Distributed Compressive Sensing for Cloud-Based Wireless Image Transmission

Abstract

We consider efficient image transmission via time-varying channels. To improve the performance, we propose a new distributed compressive sensing (CS) scheme that can leverage similar images in the cloud. It is featured by channel SNR and bandwidth scalability, high efficiency, and low encoding complexity. For each image, a compressed thumbnail is first transmitted after forward error correction (FEC) and modulation to retrieve similar images and generate a side information (SI) in the cloud.

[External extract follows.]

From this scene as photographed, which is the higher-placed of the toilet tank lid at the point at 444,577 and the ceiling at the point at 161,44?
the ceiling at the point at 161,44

The residual image after subtracting the decompressed thumbnail is then coded and transmitted by CS through a very dense constellation without FEC. The linearly and ratelessly generated CS measurements make it capable of achieving both graceful quality degradation (GD) with the channel SNR and bandwidth scalability in a universal scheme. A mode decision and transform-domain power allocation are introduced for better bandwidth usage and protection against channel errors. At the decoder, a two-step CS decoding is performed to recover the residual signal, where both the local and nonlocal correlations within the image and that with the SI are exploited. Simulations on landmark images and an AWGN channel show that the received image quality gracefully increases with the channel SNR and bandwidth. Furthermore, it outperforms existing schemes both subjectively and objectively by up to 11 dB gains compared with the state-of-the-art transmission scheme with GD, i.e. SoftCast.